Set problem: Set down, word for word, the part of the commentary on Israel's security challenges below, from "Looking ahead" up to and including "a broader flare-up.".

— Start Passage given —

History, Mark Twain observed, doesn’t repeat itself, but it does rhyme.

Looking ahead

The Gaza/Hamas dilemma that the Israeli leadership had to deal with this week was neither exceptional nor particularly complex. Netanyahu and Ya’alon thought from the outset that the combination of Egyptian pressure, an Israeli air strike and tough rhetoric would be enough to restore quiet. This could be the pattern in the years ahead: Periodic extinguishing of small fires in multiple arenas, instead of a large-scale war. But a wrongheaded attempt to put out a local blaze bears the potential for sparking a broader flare-up.

In recent years, the General Staff has devoted increasing time to discussing how to deal with Hezbollah and Hamas at the expense of addressing the threat of the Syrian army, which loomed a decade or more ago. Now, the discussions are not only about the more established organizations (Hamas in Gaza is close to being a state entity), but also about many dozens of extreme jihadist groups that operate under the inspiration of Al-Qaida, and sometimes with closer ties to it.

— End Passage given —
— Start Data rows —

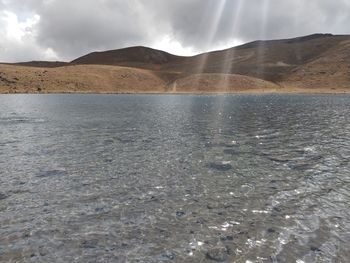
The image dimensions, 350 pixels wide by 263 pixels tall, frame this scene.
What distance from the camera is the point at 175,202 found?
14.7 meters

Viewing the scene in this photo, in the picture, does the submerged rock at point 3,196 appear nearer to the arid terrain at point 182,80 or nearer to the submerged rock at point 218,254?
the submerged rock at point 218,254

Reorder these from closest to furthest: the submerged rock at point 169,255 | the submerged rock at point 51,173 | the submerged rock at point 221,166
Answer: the submerged rock at point 169,255 → the submerged rock at point 51,173 → the submerged rock at point 221,166

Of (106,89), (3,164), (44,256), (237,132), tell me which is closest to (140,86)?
(106,89)

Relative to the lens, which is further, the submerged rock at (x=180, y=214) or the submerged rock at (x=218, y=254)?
the submerged rock at (x=180, y=214)

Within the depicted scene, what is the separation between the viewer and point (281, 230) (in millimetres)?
11914

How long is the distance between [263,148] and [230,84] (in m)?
143

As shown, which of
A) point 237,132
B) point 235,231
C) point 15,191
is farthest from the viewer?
point 237,132

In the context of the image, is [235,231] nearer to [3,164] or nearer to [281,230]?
[281,230]

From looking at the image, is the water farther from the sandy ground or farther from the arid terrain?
the arid terrain

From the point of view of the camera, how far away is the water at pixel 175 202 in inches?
423

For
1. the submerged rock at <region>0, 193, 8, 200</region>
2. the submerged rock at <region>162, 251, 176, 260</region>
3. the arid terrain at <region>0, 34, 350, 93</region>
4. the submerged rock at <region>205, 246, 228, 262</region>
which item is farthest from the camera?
the arid terrain at <region>0, 34, 350, 93</region>

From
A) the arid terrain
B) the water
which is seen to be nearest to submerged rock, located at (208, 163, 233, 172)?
the water

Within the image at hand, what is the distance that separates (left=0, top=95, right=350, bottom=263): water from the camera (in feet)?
35.2

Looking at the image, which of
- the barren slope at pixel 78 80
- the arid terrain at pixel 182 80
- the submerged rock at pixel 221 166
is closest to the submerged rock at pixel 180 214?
the submerged rock at pixel 221 166
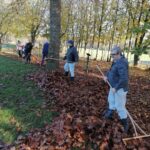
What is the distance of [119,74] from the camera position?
7.24 metres

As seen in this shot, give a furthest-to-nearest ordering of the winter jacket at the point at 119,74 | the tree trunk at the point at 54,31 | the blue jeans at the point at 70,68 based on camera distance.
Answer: the tree trunk at the point at 54,31 → the blue jeans at the point at 70,68 → the winter jacket at the point at 119,74

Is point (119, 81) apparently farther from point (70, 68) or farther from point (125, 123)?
point (70, 68)

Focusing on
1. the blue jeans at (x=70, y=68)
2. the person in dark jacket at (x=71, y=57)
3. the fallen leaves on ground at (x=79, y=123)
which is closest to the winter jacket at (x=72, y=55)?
the person in dark jacket at (x=71, y=57)

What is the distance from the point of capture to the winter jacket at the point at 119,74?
23.6 feet

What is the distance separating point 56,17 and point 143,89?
5507mm

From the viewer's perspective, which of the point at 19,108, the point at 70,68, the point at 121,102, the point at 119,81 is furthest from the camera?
the point at 70,68

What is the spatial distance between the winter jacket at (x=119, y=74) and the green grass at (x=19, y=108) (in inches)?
84.2

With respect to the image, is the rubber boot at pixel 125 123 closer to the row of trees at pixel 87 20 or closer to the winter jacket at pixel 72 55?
the winter jacket at pixel 72 55

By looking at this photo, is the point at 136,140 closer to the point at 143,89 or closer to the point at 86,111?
the point at 86,111

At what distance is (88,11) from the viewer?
40.1m

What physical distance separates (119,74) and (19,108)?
347cm

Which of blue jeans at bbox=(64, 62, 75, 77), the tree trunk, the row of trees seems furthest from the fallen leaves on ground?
the row of trees

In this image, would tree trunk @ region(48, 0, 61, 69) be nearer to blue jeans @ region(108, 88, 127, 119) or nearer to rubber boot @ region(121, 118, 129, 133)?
blue jeans @ region(108, 88, 127, 119)

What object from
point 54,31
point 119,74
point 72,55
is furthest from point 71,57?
point 119,74
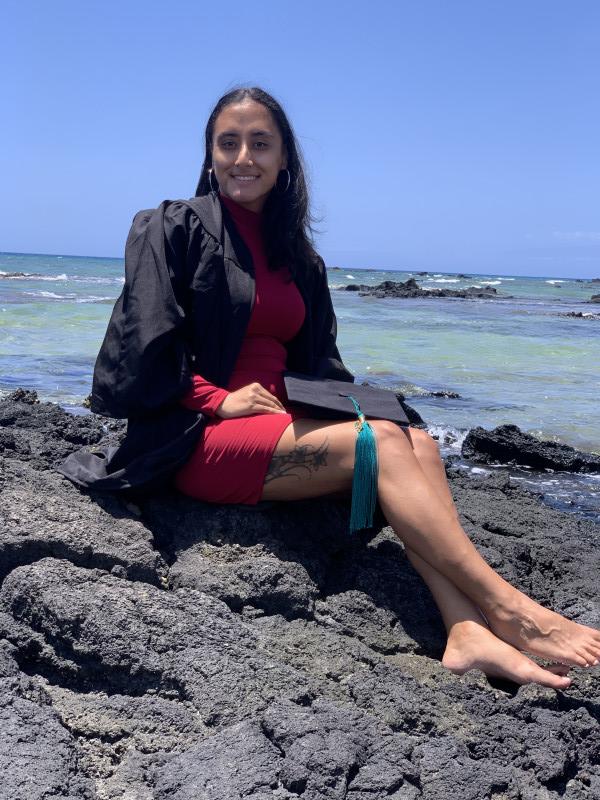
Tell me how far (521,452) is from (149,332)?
553 centimetres

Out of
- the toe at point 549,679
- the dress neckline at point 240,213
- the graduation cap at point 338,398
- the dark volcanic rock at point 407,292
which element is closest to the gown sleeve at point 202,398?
the graduation cap at point 338,398

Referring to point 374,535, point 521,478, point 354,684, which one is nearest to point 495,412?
point 521,478

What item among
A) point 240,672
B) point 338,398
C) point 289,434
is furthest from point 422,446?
point 240,672

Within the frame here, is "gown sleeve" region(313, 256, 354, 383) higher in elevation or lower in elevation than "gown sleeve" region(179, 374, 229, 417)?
higher

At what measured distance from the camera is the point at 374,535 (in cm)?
358

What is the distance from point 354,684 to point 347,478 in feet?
2.67

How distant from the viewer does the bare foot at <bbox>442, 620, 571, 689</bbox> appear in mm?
2826

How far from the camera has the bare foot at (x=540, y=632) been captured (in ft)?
9.76

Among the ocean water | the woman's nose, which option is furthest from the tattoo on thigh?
the ocean water

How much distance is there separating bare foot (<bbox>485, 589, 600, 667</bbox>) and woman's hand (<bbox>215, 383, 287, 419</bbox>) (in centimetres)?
105

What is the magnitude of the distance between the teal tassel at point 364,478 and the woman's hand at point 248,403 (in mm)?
374

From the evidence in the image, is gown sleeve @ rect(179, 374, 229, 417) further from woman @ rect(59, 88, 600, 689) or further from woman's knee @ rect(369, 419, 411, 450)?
woman's knee @ rect(369, 419, 411, 450)

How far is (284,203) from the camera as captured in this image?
12.4 ft

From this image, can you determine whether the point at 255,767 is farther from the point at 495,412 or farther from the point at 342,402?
the point at 495,412
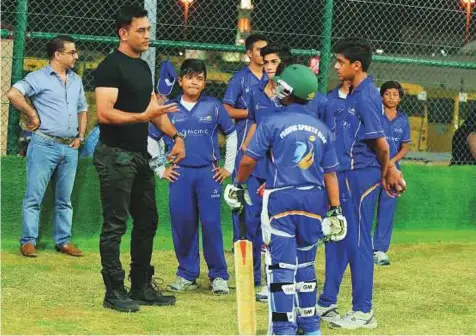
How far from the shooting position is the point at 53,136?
10.3 metres

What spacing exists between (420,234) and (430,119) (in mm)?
2496

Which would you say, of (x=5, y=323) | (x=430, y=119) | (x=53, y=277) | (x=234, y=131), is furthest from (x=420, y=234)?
(x=5, y=323)

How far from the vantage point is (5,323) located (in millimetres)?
7426

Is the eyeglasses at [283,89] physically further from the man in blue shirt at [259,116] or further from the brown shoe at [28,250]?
the brown shoe at [28,250]

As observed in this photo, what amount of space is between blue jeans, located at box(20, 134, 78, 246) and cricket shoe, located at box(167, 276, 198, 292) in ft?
5.77

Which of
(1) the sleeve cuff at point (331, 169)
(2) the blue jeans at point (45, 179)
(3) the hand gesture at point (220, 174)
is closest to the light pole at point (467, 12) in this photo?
(3) the hand gesture at point (220, 174)

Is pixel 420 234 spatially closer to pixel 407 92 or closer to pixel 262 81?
pixel 407 92

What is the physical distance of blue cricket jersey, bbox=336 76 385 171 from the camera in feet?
25.2

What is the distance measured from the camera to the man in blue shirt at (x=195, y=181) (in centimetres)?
916

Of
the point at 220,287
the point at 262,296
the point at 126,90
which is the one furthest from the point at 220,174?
the point at 126,90

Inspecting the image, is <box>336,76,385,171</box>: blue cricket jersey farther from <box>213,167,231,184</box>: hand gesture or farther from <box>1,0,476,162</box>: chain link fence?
<box>1,0,476,162</box>: chain link fence

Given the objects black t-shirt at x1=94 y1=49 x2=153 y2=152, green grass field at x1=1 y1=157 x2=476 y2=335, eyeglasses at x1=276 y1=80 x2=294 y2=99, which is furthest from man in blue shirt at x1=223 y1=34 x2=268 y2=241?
eyeglasses at x1=276 y1=80 x2=294 y2=99

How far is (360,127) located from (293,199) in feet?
4.14

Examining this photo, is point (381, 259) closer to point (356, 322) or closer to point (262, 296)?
point (262, 296)
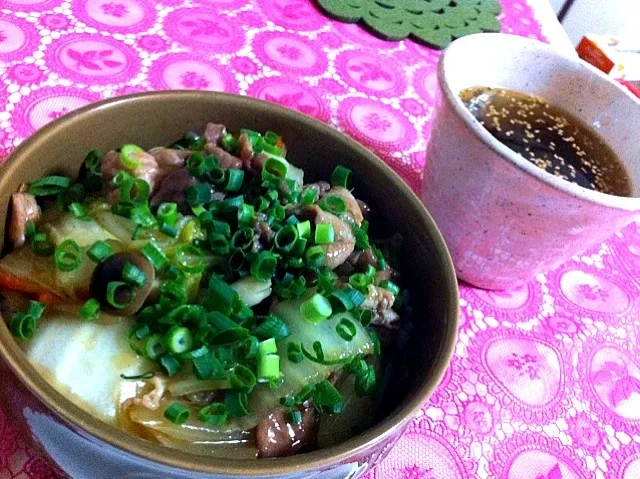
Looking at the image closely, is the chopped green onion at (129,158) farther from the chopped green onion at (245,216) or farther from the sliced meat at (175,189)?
the chopped green onion at (245,216)

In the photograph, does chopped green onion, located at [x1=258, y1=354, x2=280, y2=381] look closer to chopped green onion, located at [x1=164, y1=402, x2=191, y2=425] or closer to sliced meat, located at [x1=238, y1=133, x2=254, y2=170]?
chopped green onion, located at [x1=164, y1=402, x2=191, y2=425]

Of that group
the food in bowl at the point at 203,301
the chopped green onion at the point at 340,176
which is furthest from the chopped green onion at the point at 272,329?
the chopped green onion at the point at 340,176

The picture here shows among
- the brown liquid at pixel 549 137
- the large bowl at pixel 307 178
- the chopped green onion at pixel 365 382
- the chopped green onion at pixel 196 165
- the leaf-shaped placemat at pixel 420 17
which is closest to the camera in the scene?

— End Data rows —

Task answer:
Looking ahead

The Gaza/Hamas dilemma that the Israeli leadership had to deal with this week was neither exceptional nor particularly complex. Netanyahu and Ya’alon thought from the outset that the combination of Egyptian pressure, an Israeli air strike and tough rhetoric would be enough to restore quiet. This could be the pattern in the years ahead: Periodic extinguishing of small fires in multiple arenas, instead of a large-scale war. But a wrongheaded attempt to put out a local blaze bears the potential for sparking a broader flare-up.